Retype the material that follows exactly, limited to the lines from the one with "Israelische Soldaten in" through the one with "zone: drugs en", and keep out all pictures.

▶ **SUPPLIED MATERIAL**:
⟨

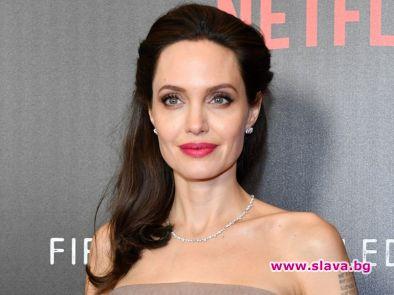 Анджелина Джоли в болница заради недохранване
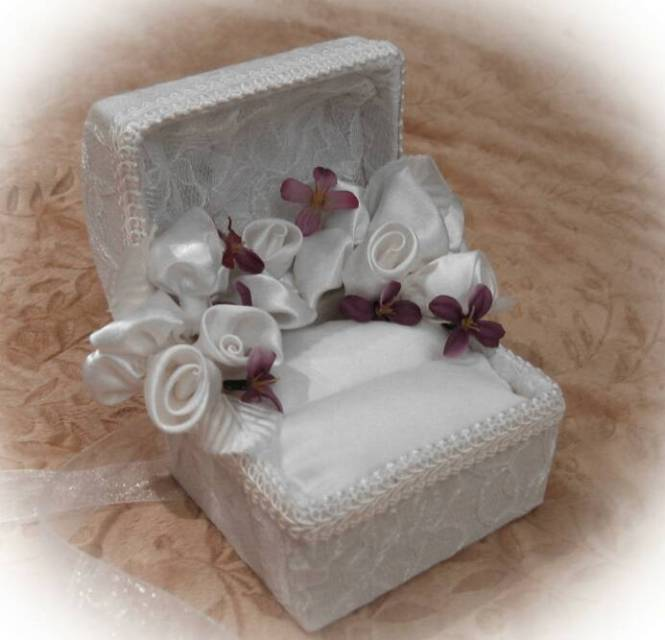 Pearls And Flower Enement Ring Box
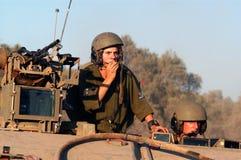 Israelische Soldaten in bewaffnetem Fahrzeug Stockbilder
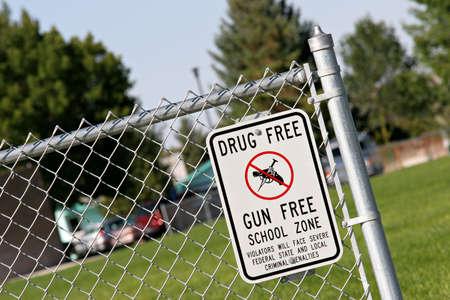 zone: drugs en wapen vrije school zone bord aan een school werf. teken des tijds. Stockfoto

⟩
⟨

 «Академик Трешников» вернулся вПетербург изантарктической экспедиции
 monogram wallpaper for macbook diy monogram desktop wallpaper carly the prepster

⟩
⟨

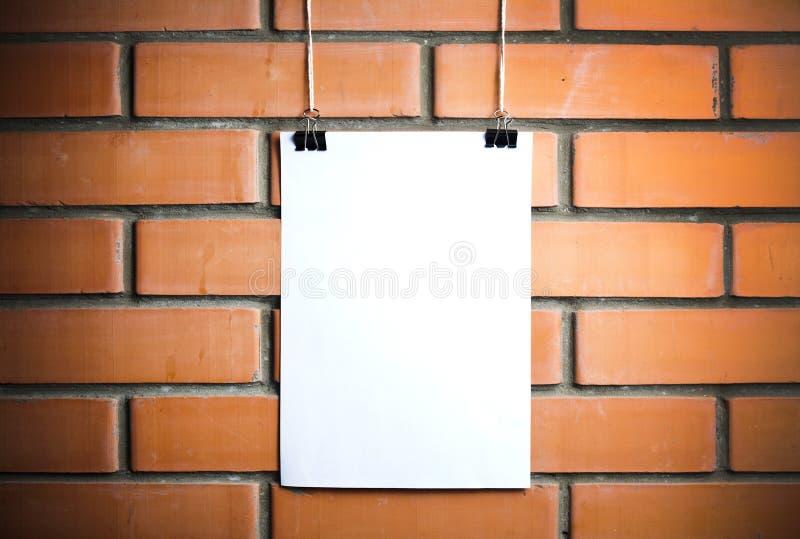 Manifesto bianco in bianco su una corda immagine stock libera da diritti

⟩

▶ **ANSWER**:
 Israelische Soldaten in bewaffnetem Fahrzeug Stockbilder
 zone: drugs en wapen vrije school zone bord aan een school werf. teken des tijds. Stockfoto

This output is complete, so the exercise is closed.